For each annihilation process useful for PET imaging, the total energy released (MeV) is: ⁴⁵Ti (1.5), ⁴³Sc (1.6), ⁶¹Cu and ⁶⁴Cu (1.8), ⁶⁸Ga (1.9), ⁴⁴Sc and ¹³³La (2.9), ⁵⁵Co (3.2), ^85mY (3.3), ¹³²La (4.8), ¹⁵²Tb (6.5), ¹⁵⁰Tb (7.1), ⁹⁰Nb (8.6), and ⁸⁶Y (13.6). Significant amounts (≥ 10%) of ≈0.5 MeV photons that may fall into the acceptance window of PET scanners are emitted by ⁵⁵Co, ⁶⁶Ga, ^85mY, ⁸⁶Y, ¹³²La, and ¹⁵²Tb. Compton background from more energetic photons would be expected for ⁴⁴Sc, ⁵⁵Co, ⁶⁶Ga, ⁸⁶Y, ⁹⁰Nb, ¹³²La,¹⁵⁰Tb, and ¹⁵²Tb. The mean positron ranges (mm) of ⁶⁴Cu (0.6), ^85mY (1.0), ⁴⁵Ti (1.5), ¹³³La (1.6), ⁴³Sc and ⁶¹Cu (1.7), ⁵⁵Co (2.1), ⁴⁴Sc and ⁸⁶Y (2.5), and ⁹⁰Nb (2.6) were lower than that of ⁶⁸Ga (3.6). DOTA chelation is applicable for most of the radiometals, though not ideal for ⁶¹Cu/⁶⁴Cu. Recent data showed that chelation of ⁴⁵Ti with DOTA is feasible. ⁹⁰Nb requires different complexing agents (e.g., DFO). Finally, they could be economically produced by proton-induced reactions at medical cyclotrons.

Conclusion

In particular, ⁴³Sc, ⁴⁵Ti, and ⁶¹Cu have overall excellent β⁺ decay-characteristics for theranostic applications complementing ¹⁷⁷Lu-labelled small conjugates, and they could be sustainably produced. Like Lu, ⁴³Sc, ⁴⁵Ti and to a lesser extent ⁶¹Cu could be labelled with DOTA.

Supplementary Information

The online version contains supplementary material available at 10.1186/s40658-024-00699-z.

Introduction

The field of targeted radionuclide therapy (TRT) is undergoing significant expansion. Many successful TRT applications are based on small conjugates such as radiopeptides and other small radioligands. Impressive results were recently obtained with the somatostatin analog [¹⁷⁷Lu]Lu-DOTATATE in patients with midgut neuroendocrine tumors [1] and with ¹⁷⁷Lu-labeled PSMA ligands in prostate cancer [2, 3]. The application of TRT is rapidly expanding thanks to the synthesis of novel conjugates aimed at various targets on tumor cells or in the tumor microenvironment [4, 5]. The radionuclide is often a radiometal linked to the targeting molecule by a chelating agent (e.g. DOTA). β^--emitters such as ¹⁷⁷Lu are the most widely used, while α-emitters (e.g., ²²⁵Ac) are also currently being studied.

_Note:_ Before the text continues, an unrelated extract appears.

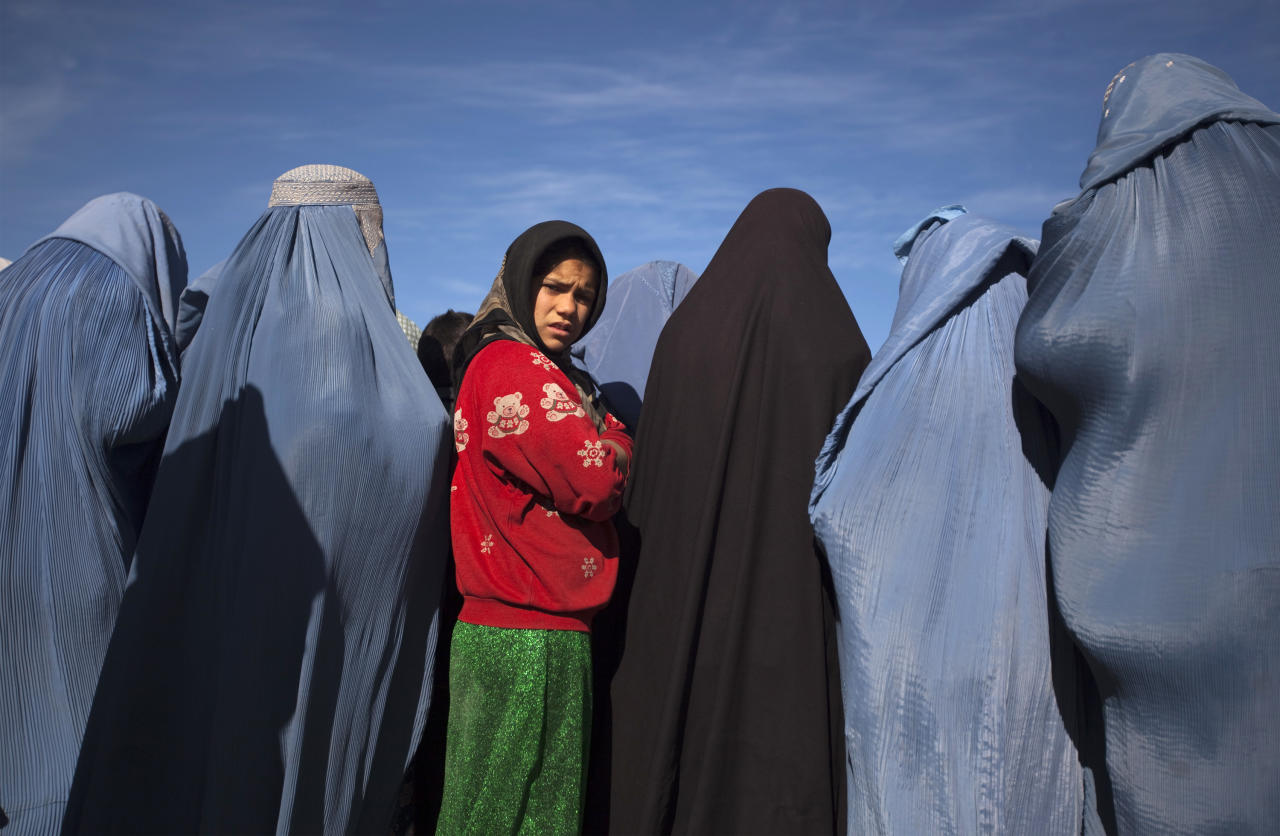 An Afghan girl stands among widows clad in burqas during a cash for work project by humanitarian organisation CARE International in Kabul January 6, 2010. In this project, 500 Afghan widows, most of whom lost their husbands during the civil wars in Afghanistan, make blankets after receiving the materials from CARE. REUTERS/Ahmad Masood (AFGHANISTAN - Tags: SOCIETY)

Selecting appropriate patients for TRT is achieved by using a companion molecule labeled with a positron-emitting radionuclide for imaging with positron emission tomography (PET). Imaging provides information on disease extension and receptor expression. It can also inform the pharmacokinetics of the targeting molecule, which predicts both the success of TRT and the radiation dose to critical organs. The choice of the positron-emitting radionuclide is thus important because its chemical properties affect both labeling and biological behavior, and its physical properties determine which information PET imaging can provide or which radionuclide enables novel perspectives such as positronium imaging based on triple coincidences².

⁶⁸Ga, which jump-started the development of theranostic applications, has advantages as well as limitations. Its 68-minute half-life is only adequate for imaging at 1–2 h post-injection, even though more extended imaging may be useful for increasing detection sensitivity and tumor-to-background ratio, even for small conjugates [6]. Later imaging is also needed when pre-therapy dosimetry to tumors and critical organs (e.g. kidneys, liver, bone marrow) would be useful. The half-life of a ⁶⁸Ga-labeled companion diagnostic molecule is too short to correctly model the retention and clearance kinetics of the therapy conjugate [7]. In addition, not all nuclear medicine departments are equipped with ⁶⁸Ge/⁶⁸Ga generators. Storage and long-distance transit coverage of ⁶⁸Ga-labeled tracers are difficult because of its relatively short half-life. Finally, due to differences in chemistry ⁶⁸Ga-labelling does not always offer a good match with the ¹⁷⁷Lu-counterpart.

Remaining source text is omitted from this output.